> _ЗАДАНИЯ_
(a) Как в тексте о поездке по Троаде называется возвышенность, где Шлиман раскопал город Приама?
(b) Напишите продолжение текста о поездке по Троаде, начав сразу после его последнего предложения.

> _ЦИТИРУЕМЫЙ ТЕКСТ_
---
Я поторопился какъ можно скорѣе проѣхать эту жалкую кучку лачугъ, ставшихъ на почвѣ священной Троады, и углубиться снова въ перелѣски деревьевъ, уныло шелестившихъ остатками листвы. Пусто и мертво было въ этихъ кудрявыхъ рощахъ, гдѣ весной царитъ веселый птичій міръ; какія-то сѣрыя пугливыя птички, пріютившіяся въ кроны небольшихъ дубковъ, стаи вороновъ и веселыя группы болтливыхъ сорокъ не могли придать жизни засылающему лѣсу, который будили лишь только вѣтры, да стоны моря потрясающаго берега. Большіе заросли кустовъ, мѣстами ставшія на самой дорогѣ, мѣшали нашимъ лошадямъ: небольшія впадины, кочки и крошечныя жилки временныхъ потоковъ бороздили низину; кое-гдѣ виднѣлись стада черныхъ буйволовъ, тонкорунныхъ козъ и овецъ пасущихся круглый годъ на поемныхъ лугахъ Симоиса. Скоро мы выбрались изъ области деревьевъ и кустовъ на сильно болотистую, мѣстами толкую равнину, которая спускается незамѣтно къ берегамъ одной изъ прославленныхъ Иліадой рѣкъ. Полчаса хорошаго пути приводитъ насъ къ болотистой топи, густо заросшей высокими травами, среди которой течетъ жалкая рѣченка Думбрека-чай; минуя каменный небольшой мостъ, остающійся ниже, мы переходимъ ее вбродъ, не думая что подъ нами бѣгутъ воды могучаго Симоиса. Глинистый берегъ, поросшій болотными травами, заполнившими самое русло Думбрека, грязь и топи, замѣнившія воду во многихъ мѣстахъ, жалкая струйка въ двѣ, три сажени, движущаяся среди густой заросли, и небольшой размывъ, все это мало говоритъ воображенію, какъ и прославленная равнина Иліона. Могучій Симоисъ обратился въ болотистый ручеекъ, ристалище героевъ стало мокрою низменностью, гдѣ утопая по колѣно бродятъ черные буйволы и ихъ пастухи; въ самой Троѣ я уже не чаялъ видѣть чудесъ.

Перебравшись черезъ Думбрекъ-чай, около получаса мы еще ѣхали у подножія плато виднѣвшагося намъ съ самаго перевала у Еренкея; глинистые обрывы его мѣстами круто спускались къ равнинѣ Симоиса; кое-гдѣ на нихъ встрѣчались одинокіе кустарники и кучки пожелтѣвшей горной травы. Сѣверо-западный уголъ этого плато, выдвигающійся мысомъ въ равнину, орошенную съ сѣверо-востока Симонсомъ, а съ запада широкимъ Мендере и составляетъ знаменитую возвышенность Шесарлико, гдѣ Шлиманъ отыскалъ и раскопалъ священный городъ Пріама.
---
> _ПРЕДОСТАВЛЕННЫЕ ЗАПИСИ_
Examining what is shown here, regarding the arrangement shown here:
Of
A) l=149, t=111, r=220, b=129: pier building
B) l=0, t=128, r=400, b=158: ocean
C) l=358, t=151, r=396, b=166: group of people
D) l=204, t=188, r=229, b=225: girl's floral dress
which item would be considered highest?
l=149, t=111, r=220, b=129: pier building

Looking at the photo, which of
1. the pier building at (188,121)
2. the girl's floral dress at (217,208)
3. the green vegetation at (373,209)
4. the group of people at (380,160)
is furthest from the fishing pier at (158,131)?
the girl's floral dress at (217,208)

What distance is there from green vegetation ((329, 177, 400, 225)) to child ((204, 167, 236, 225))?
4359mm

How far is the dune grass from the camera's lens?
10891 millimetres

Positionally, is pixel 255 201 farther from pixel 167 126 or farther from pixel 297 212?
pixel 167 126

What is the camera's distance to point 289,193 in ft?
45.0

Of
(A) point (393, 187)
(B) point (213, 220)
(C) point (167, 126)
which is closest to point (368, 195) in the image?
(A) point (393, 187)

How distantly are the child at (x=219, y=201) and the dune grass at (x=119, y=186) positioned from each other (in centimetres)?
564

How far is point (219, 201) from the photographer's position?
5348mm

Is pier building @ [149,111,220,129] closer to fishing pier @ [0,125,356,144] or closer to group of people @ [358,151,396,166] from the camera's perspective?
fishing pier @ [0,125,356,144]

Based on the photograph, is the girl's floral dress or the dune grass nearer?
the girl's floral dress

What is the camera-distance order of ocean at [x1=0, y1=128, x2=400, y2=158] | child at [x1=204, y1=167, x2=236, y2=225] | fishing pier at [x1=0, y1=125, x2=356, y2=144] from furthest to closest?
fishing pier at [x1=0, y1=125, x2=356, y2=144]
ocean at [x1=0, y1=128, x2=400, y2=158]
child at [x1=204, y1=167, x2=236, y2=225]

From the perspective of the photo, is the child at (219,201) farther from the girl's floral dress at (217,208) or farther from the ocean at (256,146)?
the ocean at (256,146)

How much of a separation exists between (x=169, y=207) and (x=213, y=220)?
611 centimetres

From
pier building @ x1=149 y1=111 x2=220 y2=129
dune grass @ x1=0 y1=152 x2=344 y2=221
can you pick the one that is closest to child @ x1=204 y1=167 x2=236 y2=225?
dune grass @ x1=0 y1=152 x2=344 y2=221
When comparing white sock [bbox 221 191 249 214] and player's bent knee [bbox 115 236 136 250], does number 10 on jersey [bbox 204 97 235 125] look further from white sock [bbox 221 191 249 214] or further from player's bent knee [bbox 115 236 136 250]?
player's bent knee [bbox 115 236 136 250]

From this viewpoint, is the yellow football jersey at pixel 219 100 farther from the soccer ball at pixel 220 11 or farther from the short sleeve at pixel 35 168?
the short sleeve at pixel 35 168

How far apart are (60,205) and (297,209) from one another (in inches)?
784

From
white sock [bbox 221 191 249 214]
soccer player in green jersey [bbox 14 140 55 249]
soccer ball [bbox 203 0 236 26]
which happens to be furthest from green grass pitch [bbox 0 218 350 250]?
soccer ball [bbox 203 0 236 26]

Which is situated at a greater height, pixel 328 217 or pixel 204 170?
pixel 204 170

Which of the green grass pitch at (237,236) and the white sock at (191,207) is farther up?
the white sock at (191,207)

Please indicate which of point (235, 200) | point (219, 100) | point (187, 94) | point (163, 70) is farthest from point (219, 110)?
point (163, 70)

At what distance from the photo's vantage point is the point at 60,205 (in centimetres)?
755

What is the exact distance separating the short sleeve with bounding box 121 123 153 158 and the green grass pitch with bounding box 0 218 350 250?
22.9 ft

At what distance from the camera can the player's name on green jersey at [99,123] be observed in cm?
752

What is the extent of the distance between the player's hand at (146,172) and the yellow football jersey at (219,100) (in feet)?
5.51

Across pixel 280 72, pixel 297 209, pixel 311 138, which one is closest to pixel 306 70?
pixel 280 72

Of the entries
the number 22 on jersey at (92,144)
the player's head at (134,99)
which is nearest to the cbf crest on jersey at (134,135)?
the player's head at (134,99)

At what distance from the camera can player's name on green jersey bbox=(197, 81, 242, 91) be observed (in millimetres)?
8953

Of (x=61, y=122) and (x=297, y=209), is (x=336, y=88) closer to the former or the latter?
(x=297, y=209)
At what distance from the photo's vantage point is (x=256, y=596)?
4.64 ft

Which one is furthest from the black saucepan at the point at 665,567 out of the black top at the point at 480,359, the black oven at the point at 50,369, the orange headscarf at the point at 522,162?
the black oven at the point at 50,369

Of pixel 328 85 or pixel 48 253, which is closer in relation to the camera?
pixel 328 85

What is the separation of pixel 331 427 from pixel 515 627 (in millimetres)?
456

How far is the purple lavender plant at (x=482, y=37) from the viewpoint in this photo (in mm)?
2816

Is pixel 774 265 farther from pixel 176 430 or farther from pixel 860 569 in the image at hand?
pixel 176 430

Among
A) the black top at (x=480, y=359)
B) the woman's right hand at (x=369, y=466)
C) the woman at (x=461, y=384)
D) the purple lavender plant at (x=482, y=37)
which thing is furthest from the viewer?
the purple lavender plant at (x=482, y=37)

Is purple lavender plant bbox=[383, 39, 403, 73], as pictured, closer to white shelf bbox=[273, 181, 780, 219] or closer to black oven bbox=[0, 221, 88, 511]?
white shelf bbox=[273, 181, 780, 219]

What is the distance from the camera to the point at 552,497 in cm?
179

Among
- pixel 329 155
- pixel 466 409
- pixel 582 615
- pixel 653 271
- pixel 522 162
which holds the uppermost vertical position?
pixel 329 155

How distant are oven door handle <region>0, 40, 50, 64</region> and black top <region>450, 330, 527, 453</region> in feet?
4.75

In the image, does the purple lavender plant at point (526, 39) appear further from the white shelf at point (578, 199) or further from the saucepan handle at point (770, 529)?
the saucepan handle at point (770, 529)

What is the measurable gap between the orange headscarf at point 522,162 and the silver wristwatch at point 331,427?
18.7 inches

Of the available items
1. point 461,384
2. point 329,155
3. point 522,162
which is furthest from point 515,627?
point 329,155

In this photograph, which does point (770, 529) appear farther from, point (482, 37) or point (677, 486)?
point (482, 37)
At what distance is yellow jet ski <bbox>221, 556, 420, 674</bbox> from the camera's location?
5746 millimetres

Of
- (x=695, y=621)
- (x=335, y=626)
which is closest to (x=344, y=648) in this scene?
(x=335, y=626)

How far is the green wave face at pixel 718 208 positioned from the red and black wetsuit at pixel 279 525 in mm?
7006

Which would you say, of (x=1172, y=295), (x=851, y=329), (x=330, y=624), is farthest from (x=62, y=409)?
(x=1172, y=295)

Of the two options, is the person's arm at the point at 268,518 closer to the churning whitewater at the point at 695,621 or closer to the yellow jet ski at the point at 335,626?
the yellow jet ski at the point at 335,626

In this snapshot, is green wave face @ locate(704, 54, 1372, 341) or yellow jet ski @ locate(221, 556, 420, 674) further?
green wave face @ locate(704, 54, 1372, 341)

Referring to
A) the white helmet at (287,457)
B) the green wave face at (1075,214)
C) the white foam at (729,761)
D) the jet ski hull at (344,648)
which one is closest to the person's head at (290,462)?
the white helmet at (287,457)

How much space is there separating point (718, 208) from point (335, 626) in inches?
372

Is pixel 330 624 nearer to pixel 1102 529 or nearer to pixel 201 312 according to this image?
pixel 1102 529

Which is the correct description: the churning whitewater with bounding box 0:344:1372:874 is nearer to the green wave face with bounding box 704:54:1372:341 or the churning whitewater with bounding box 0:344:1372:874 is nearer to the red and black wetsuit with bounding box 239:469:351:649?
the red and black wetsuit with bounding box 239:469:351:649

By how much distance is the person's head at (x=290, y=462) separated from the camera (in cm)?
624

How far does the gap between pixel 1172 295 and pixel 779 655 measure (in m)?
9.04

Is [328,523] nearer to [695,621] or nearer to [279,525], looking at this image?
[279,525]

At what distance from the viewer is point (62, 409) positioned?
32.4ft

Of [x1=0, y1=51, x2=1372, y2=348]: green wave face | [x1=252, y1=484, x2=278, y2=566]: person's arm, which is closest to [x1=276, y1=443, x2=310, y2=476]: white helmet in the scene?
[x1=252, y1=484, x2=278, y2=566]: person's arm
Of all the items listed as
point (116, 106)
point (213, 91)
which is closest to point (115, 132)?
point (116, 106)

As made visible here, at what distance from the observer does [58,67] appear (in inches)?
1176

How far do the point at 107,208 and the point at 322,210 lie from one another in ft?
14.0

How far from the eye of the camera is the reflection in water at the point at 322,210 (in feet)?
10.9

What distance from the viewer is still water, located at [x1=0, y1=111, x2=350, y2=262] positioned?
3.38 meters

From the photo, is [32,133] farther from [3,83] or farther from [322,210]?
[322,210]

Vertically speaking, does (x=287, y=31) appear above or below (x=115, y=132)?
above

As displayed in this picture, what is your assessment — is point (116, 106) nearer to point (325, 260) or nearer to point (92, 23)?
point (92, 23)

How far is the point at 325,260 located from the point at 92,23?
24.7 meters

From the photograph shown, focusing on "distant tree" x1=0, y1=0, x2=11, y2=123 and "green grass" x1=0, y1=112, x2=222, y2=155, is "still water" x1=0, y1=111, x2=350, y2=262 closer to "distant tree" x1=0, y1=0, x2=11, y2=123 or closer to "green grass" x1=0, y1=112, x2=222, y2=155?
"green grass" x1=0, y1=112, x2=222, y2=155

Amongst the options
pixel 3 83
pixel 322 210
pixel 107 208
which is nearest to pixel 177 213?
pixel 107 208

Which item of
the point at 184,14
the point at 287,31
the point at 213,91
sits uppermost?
---
> _ОТВЕТЫ НА ЗАДАНИЯ_
(a) Возвышенность Шесарлико.

(b)
Чѣмъ ближе подъѣзжалъ я къ этой темной массѣ, словно гигантскому кургану, поднявшейся гордо надъ долиной Думбрека, тѣмъ сильнѣе билось мое сердце, какъ будто предъ встрѣчей съ дорогимъ существомъ. Радость свиданія омрачалась какою-то безотчетною тоской, сердце вдругъ сжалось, и я остановился невольно -- Гиссарликъ яхынъ эффенди (гиссарликъ, близко господинъ)! торопилъ меня проводникъ, не понимая причины моей остановки. Но я стоялъ попрежнему, не двигаясь съ мѣста, словно боясь двинуться впередъ по равнинѣ залитой кровью лучшихъ сыновъ Эллады. Я не могу дать себѣ отчета что въ эти минуты происходило со мною, но я бы не двинулся впередъ, еслибы лошадь не тронулась сама собою. Еще нѣсколько минутъ мы ѣхали у подножія обрыва, пока на гребнѣ его не показались лачужки жалкой деревушки Чиблакъ. Недалеко отъ нея начинается подъемъ на прославленное плато Гиссарлика.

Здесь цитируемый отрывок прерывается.